Nous avons interrogé les gens du football. Actuellement, se déroule l'Eurofoot ; cinq grands pays y participent : l'Allemagne, l'Italie, l'Espagne, l'Angleterre, la France, à qui nous souhaitons, nous aussi, un grand succès dans ce sport collectif. Il y a d'autres équipes engagées, à l'instar des Pays-Bas, mais, de ces cinq grandes équipes, celle de la France est la seule dont la majorité des joueurs qui la composent, parfois les deux tiers, doivent faire leur métier à l'étranger.

Je ne pense effectivement pas que quelqu'un désireux de faire carrière dans le sport le plus populaire du monde ait, entre 18 et 25 ans, l'exil fiscal comme principale préoccupation. Mais le constat est là, et il vaut aussi pour nos artistes, nos acteurs de cinéma, nos chanteurs, nos pilotes de formule 1. C'est pourquoi nous en sommes venus à vous convoquer, à vous demander de témoigner et de participer à nos travaux.

Il y a, c'est vrai, une certaine incompréhension. Vous avez eu cette phrase : « Je suis parti, j'avais peur, je voulais faire des économies ». Je le comprends très bien, car, voilà vingt ans, le contexte était différent. C'est la logique même. En même temps, vous soulignez le fait que vous avez eu une carrière courte.

Généralement, dans tous les métiers, sauf dans le vôtre, là où s'exprime un talent particulier, les personnes ne restent pas dix ans dans la tranche des hauts revenus. La plupart du temps, dans le monde des affaires, cela se passe en fin de carrière, les dernières années : on est rarement PDG de 25 à 65 ans ! On ne commence à percevoir des hauts revenus qu'à partir de 55 ans. Autrement dit, c'est une carrière courte, mais à l'envers. Voilà ce qui se passe pour de nombreux contribuables.
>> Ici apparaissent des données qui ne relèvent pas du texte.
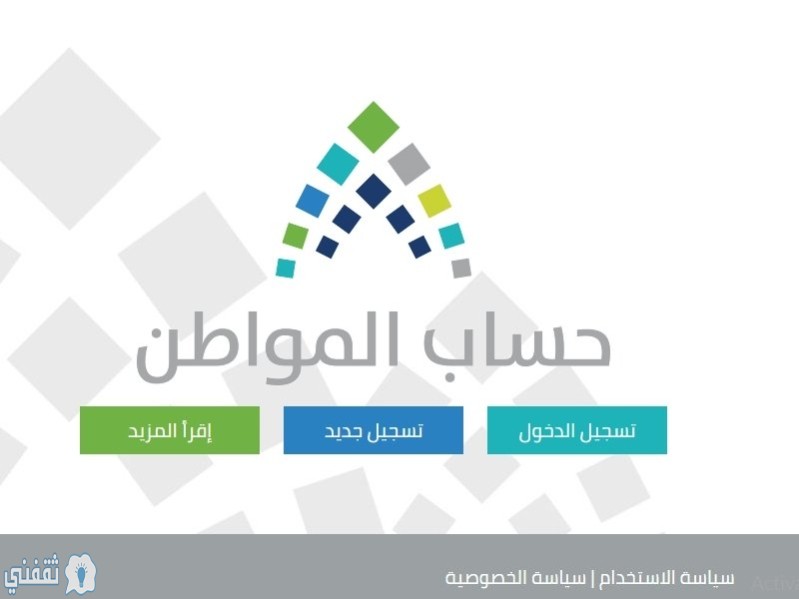 حساب المواطن مؤهل واستحقاقك صفر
Vous avez mis l'accent sur le fait d'avoir une carrière courte et d'être, très jeune, face à des responsabilités sans savoir comment faire. Il est tout de même malheureux pour un pays que certains de ses concitoyens soient obligés de partir trois ans à l'étranger par nécessité de faire des économies, par angoisse de l'avenir. Vous avez évoqué à plusieurs reprises la nécessité d'optimiser, de faire des économies, conjuguée à une angoisse réelle, soulignant que vous avez pu revenir une fois l'optimisation effectuée. C'est une situation curieuse. Aux générations qui vous succèdent vous pourriez expliquer la nécessité de changer nos règles pour nous rapprocher des Allemands, des Anglais, des Espagnols, des Italiens.
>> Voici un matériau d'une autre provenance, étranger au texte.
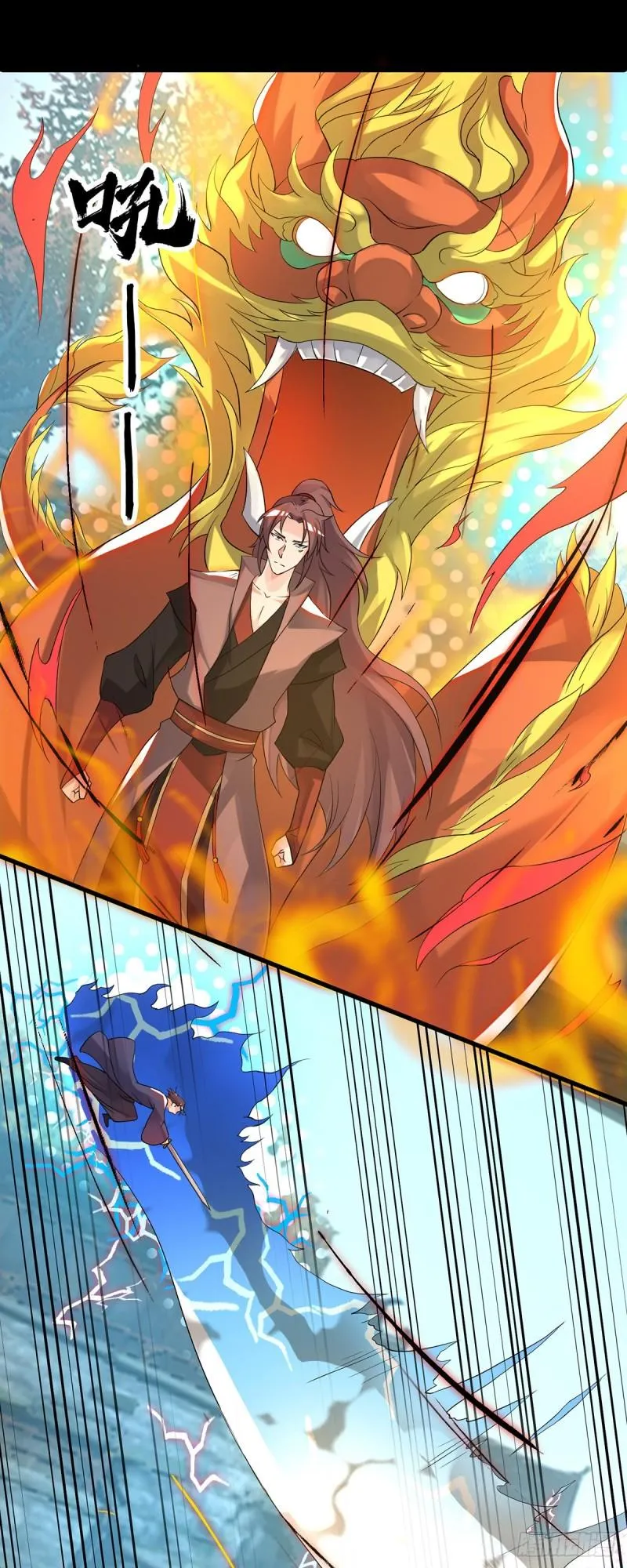 第40话 呵..正道宗门 第41页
Votre attitude est bizarre. Le propos que vous avez tenu tout à l'heure m'a étonné, pour ne pas dire choqué. Je comprends peut-être beaucoup de choses, mais, là, non. Vous nous avez dit en substance : « Je ne conseillerais pas à mon fils de venir payer 75 % d'impôts en France ; ce serait aberrant pour lui qui vit aux États-Unis, mais pas pour moi. Je suis en France. De toute façon, ma carrière est derrière moi ; je suis parti au moment où il le fallait ; mon public est français, alors je veux bien payer mes impôts en France, même à 75 % ». Tenir un tel discours, ce n'est pas faire preuve d'exemplarité !
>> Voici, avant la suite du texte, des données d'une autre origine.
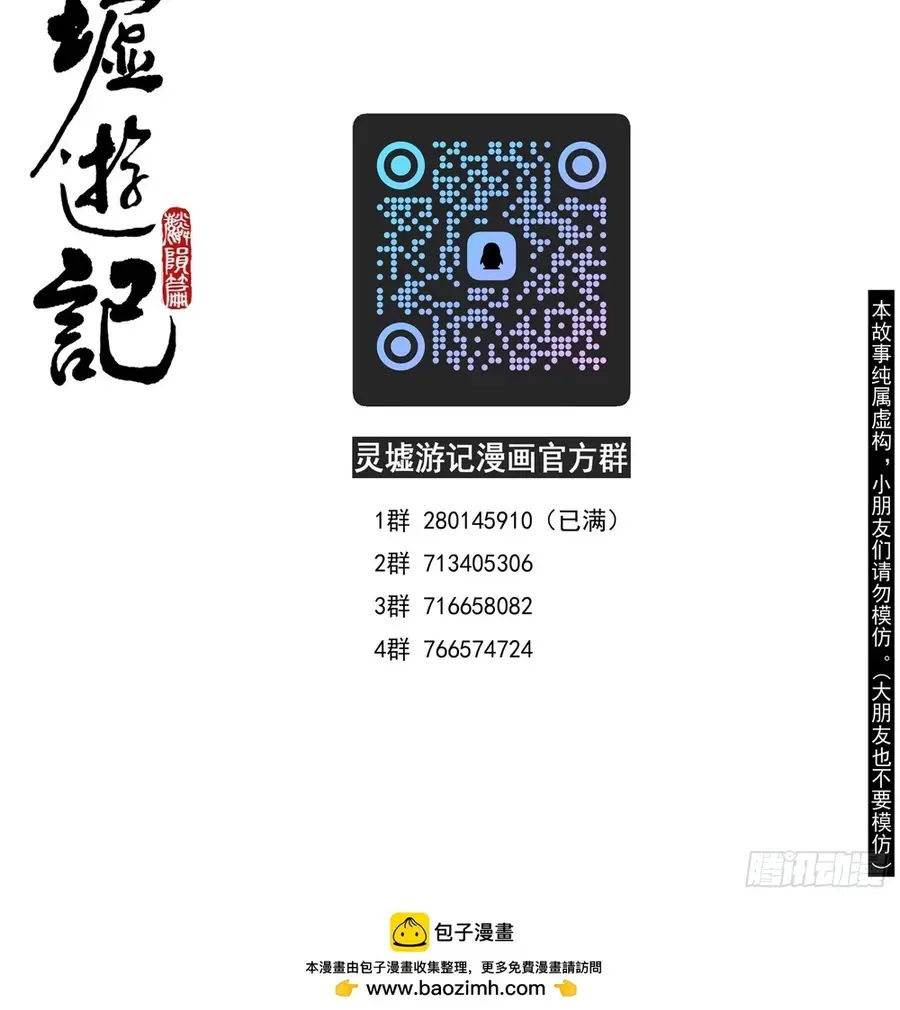 Linh Khư - Chapter 107 - Page 4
Pour ma part, je suis plutôt partisan de laisser les talents s'exprimer. Je le dis tout à fait franchement, je trouve tout à fait anormal que, dès que quelqu'un réussit dans le cinéma, la science ou un autre domaine, il soit obligé de partir. Vous qui êtes parti puis revenu, expliquez-nous pourquoi. Je comprends l'interrogation de mon collègue Louis Duvernois.